A couple of thoughts. Firstly personal mobility is a buzz which is why the developing countries want it so much. I'd frame the problem this way; if the world has too many people to eat steak, drive a car or enjoy air conditioning then maybe there should be fewer of us.
The second thing is that some people are now trapped into car dependence; example shift workers living on the rural fringe. Whether they moved out there because the kid wanted a pony or housing was cheaper they may no longer be able to move closer in to public transport. The depot of a bus service I used in 2004 had lines of parked farm utes from which people emerged to take the 6 am bus into the city. That bus ticket for non-season holders is now $28 a day I believe. If people have to work back late or do a night shift then they have to drive the whole way. I don't know what palatable options these people have.
Changing tack I think Rudd's $35m subsidy for the Camry hybrid is too little too late with 4% annual crude depletion. I think the suggestion of petrol/CNG dual fuel could save $10k per car and could run for many years.
Boof,
I couldn't agree more with your comment about Camry hybrid, 6 years too late, but then the Liberals were in power then.
Now, if Rudd can persuade GM to build 10,000 Chevy Volts, could really make a start, but not enough to reduce fuel use by 4% per year. Better still, >500,000 duel Petrol/CNG vehicles per year, is definitely one way of buying 20-30 years extra time at least in Australia. My understanding is that one of the problems with CNG is the tank size required for 400-500km range. Why not have a small CNG tank for all those short trips, and top up at home from domestic NG just like PHEV use short range battery power?
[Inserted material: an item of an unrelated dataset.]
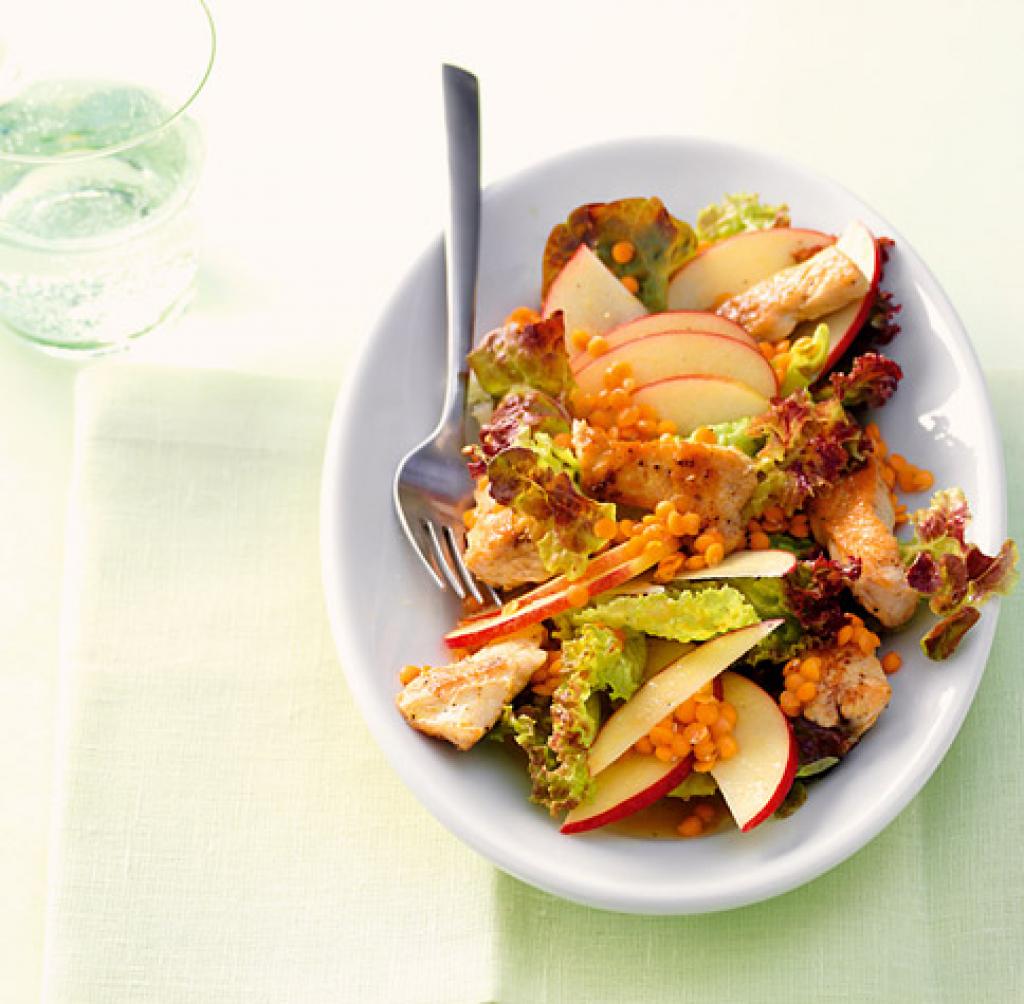 Rezept für Linsen-Puten-Salat bei Essen und Trinken. Ein Rezept für 4 Personen. Und weitere Rezepte in den Kategorien Geflügel, Gemüse, Gewürze, Obst, Hauptspeise, Beilage, Salate, Braten, Asiatisch, Einfach, Fettarm, Kalorienarm / leicht, Schnell.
Aren't the home filling stations $8k? Feds will want x cents per gaseous litre so an extra meter may be required. Presumably the tank and fuel tweaking will cost around $2k per car same as LPG. I think Rudd took away Howard's LPG conversion rebate. If a million cars adopted it we would have to inject Qld coal seam methane into the southern NG network so some days might have 'hotter' gas than others.
On SBS now I see that Rudd is giving $35 million of our money so that Toyota will build a Camry hybrid at Altona. The auto freaks are saying diesel is better. Nobody has come up with this radical idea of "drive less", but they did roundabout say it by mentioning public transport.
Too much fuel being burned, and yet 30% of trips less than 3km, 50% less than 5km... and Australia has an obesity problem, third fattest country in the world after the US and UK... wow, wouldn't it be great if we could join these up somehow... hmmm, I wonder... could we walk a bit? Surely not, it's unAustralian, isn't it?
While I'm all for walking, riding bikes and public transport (and have only rarely driven a car to work in the past 5 years - or never, in earlier years when I lived in London and Hong Kong), the simple fact is that these options aren't available for everyone.
For those who really are stuck in the god-forsaken, public transport free outer suburbs (or in rural areas), they really do need cars for the time being - hybrids (and eventually electric vehicles) are a step in the right direction, so I don't see them as a worthy target of criticism - they are just one more necessary option to exercise to deal with decreasing availability of fossil fuels...
And again, people living in public transport-forsaken outer suburbs vast distances from shops and work are not the majority.
If they were, the average time driving to work would be more than 31 minutes for each trip, and the average for shopping much greater than 13 minutes. And we wouldn't find that 30% of trips are under 3km and 50% less than 5km.
As I said, we can always drag out some poor bugger as an exception. "Oh but what about the elderly legless living in Dubbo?" But they're not the majority. Why focus on them? Why not focus on the majority? The majority can change, and their change can have a significant effect - more significant than making sure your tyres are pumped up.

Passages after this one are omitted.